The evidence behind this is now substantial. In patients with complex disease, imaging-guided stenting has been shown to lower the combined risk of cardiac death, heart attack, and a return trip to reopen the same vessel. A stent that is correctly sized and fully expanded fails less often and clots less often, which is the difference between a procedure done and a problem solved. There is something here worth knowing as a patient, too. Not every angioplasty in this country is guided this way; a great many are still performed using the angiogram alone. It is entirely reasonable to ask your cardiologist whether imaging and pressure measurement will be used to guide your stent. To my mind, Precision PCI is the natural next step in interventional cardiology, the same shift from eyeballing to measuring that imaging brought to the valve, and for the right patient it deserves to be the standard rather than the exception.

Life After the Procedure

This is the part patients ask about most. After TAVI, many are sitting up the same evening and home within two or three days. The breathlessness that had crept into every staircase often lifts inside the first week, because the obstruction the heart had been fighting is simply gone. People walk further and sleep flatter, and they return to the work and the grandchildren they had quietly been surrendering. What does long-term care look like? It’s simpler than you think. It just takes a brief course of blood-thinning medication, consistent management of your blood pressure and cholesterol, and a yearly echocardiogram to check on the valve. Just a few smart, everyday habits to ensure lasting peace of mind. For most, life widens again.

Why I Call This Safe, and Mean It

Safe is a word I use carefully, because I owe my patients precision rather than reassurance. In the major trials of lower-risk patients, the risk of death in the first thirty days after TAVI has been well under one in a hundred, with rates of stroke and serious bleeding comparable to or lower than surgery, and a far gentler recovery. At five years, survival has tracked closely with surgery. Precision PCI is inherently safer because it relies on exact measurement. It ensures a stent is perfectly sized, fully expanded, and placed precisely where it will deliver the most impact. A procedure is only ever as safe as the judgement behind it, and that judgement is built one careful case at a time.

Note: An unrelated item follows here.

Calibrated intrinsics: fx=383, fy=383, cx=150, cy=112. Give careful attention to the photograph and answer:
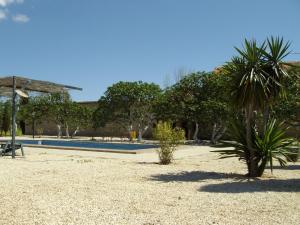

Why This Work Belongs at Medanta

What do we do differently at Medanta? We don’t stop at the valve. The very same precision that guides a transcatheter valve into its exact position is the standard we apply to the coronary arteries via Precision PCI. To us, the heart isn’t a collection of separate problems; it’s a single organ. Every treatment we do is designed to make the whole system work in perfect harmony. I performed India’s first transcatheter aortic valve implantation, and I have spent the years since helping to build structural heart intervention in this country and teaching it to colleagues at international meetings. That history is the reason a difficult decision can be made here calmly, and a demanding procedure can feel almost unremarkable for the person living through it. All of it sits within a structural heart programme built over two decades, supported by a complete heart team and advanced imaging, where the valve and the arteries are treated by people who do this work every day.

If the stairs have felt longer lately, or a doctor has mentioned a murmur, please do not wait for the valve to announce itself plainly. Ask for an echocardiogram. It takes about twenty minutes, and it could give you back years.